A sign is seen at the offices of Dewey & LeBoeuf in Palo Alto, California June 5, 2012. REUTERS/Robert Galbraith
A sign is seen at the offices of Dewey & LeBoeuf in Palo Alto, California June 5, 2012. REUTERS/Robert Galbraith

By Karen Freifeld

NEW YORK (Reuters) - Dewey & LeBoeuf's ex-finance director pleaded guilty to grand larceny last month and admitted he knew false financial statements were being provided to the firm's lenders, according to court documents unsealed on Thursday.

Francis Canellas, 34, faces anywhere between no jail time and five to 15 years, the documents showed, for his role in the accounting fraud at Dewey & LeBoeuf, which became the largest U.S. law firm collapse when it went bankrupt in May 2012.

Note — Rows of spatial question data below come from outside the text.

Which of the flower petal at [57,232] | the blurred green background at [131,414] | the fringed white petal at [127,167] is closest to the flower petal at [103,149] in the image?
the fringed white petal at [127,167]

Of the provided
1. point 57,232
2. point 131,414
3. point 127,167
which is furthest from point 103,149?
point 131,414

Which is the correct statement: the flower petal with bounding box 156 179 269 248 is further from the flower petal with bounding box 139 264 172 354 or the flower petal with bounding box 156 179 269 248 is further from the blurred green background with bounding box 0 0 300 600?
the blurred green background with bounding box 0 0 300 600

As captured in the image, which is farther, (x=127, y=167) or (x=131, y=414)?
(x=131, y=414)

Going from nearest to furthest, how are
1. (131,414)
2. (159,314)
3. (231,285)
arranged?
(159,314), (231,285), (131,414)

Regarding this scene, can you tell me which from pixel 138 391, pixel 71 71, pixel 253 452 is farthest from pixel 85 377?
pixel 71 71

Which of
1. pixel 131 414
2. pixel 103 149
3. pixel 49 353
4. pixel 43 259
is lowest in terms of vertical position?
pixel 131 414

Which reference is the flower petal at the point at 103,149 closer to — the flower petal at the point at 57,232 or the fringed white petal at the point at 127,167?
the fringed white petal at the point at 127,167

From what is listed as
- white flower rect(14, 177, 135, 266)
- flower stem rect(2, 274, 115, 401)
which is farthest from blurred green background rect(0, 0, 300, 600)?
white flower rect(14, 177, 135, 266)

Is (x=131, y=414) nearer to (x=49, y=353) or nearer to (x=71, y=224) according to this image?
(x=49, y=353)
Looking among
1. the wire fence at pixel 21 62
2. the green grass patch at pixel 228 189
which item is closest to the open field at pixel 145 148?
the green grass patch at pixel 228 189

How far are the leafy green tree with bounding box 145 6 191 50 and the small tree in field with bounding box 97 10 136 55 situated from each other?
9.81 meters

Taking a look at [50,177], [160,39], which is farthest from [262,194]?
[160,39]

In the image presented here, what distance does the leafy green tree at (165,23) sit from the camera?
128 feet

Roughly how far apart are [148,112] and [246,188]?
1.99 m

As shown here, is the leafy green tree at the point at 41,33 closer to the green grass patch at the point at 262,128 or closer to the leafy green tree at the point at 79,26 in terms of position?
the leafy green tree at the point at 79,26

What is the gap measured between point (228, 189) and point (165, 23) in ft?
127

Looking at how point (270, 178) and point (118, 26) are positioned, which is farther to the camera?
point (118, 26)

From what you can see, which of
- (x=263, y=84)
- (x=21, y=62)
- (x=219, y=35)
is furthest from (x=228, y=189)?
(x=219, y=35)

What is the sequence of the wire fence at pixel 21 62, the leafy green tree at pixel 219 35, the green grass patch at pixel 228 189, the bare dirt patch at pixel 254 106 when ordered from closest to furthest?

He is one of seven firm employees who have pleaded guilty to the fraud, according to prosecutors, and has agreed to cooperate in the case against the firm's management.

Dewey & LeBoeuf's former chairman Steven Davis, 60, executive director Stephen DiCarmine, 57, chief financial officer Joel Sanders, 55, and client relations manager Zachary Warren, 29, were all criminally charged March 6 for the alleged use of accounting gimmicks and fraud to cheat banks and investors in a failed attempt to keep the law firm alive.

"We all knew that adjustments were being made to deceive our lenders and others," Canellas said in a five-page statement unsealed on Thursday by Manhattan State Supreme Court Justice Michael Obus.

Dewey's lenders included JPMorgan Chase & Co, Citigroup Inc's private banking unit, Bank of America Corp and HSBC Holdings Plc.

Canellas said the "inappropriate" adjustments began in late 2008 after Sanders told him that DiCarmine and Davis said they needed to meet cash flow covenants in the firm's credit agreements. Over the years, he said, he instructed others to make the adjustments.

Canellas also said he, Sanders and others provided information "that we knew to be false" to investors in a $150 million bond offering in 2010, and that he participated in efforts to keep the firm's auditors, Ernst & Young, in the dark.

"We're not surprised that a cooperating witness who has admitted to a crime is trying to implicate others and blame them, especially when he got such a sweet deal," said New York attorney Edward Little, who represents Sanders.

Attorney Austin Campriello, who represents DiCarmine, called the statement a "very thin reed on which to build a case against Steve DiCarmine." He said the case against his client "will crumble."

Lawyers for Davis and Warren did not immediately return calls for comment.

Agreements for the six other employees who have pleaded guilty are expected to be unsealed on Friday.

A separate civil case was filed by the U.S. Securities and Exchange Commission over the bond offering.

The case is New York v Davis et al, New York State Supreme Court, New York County.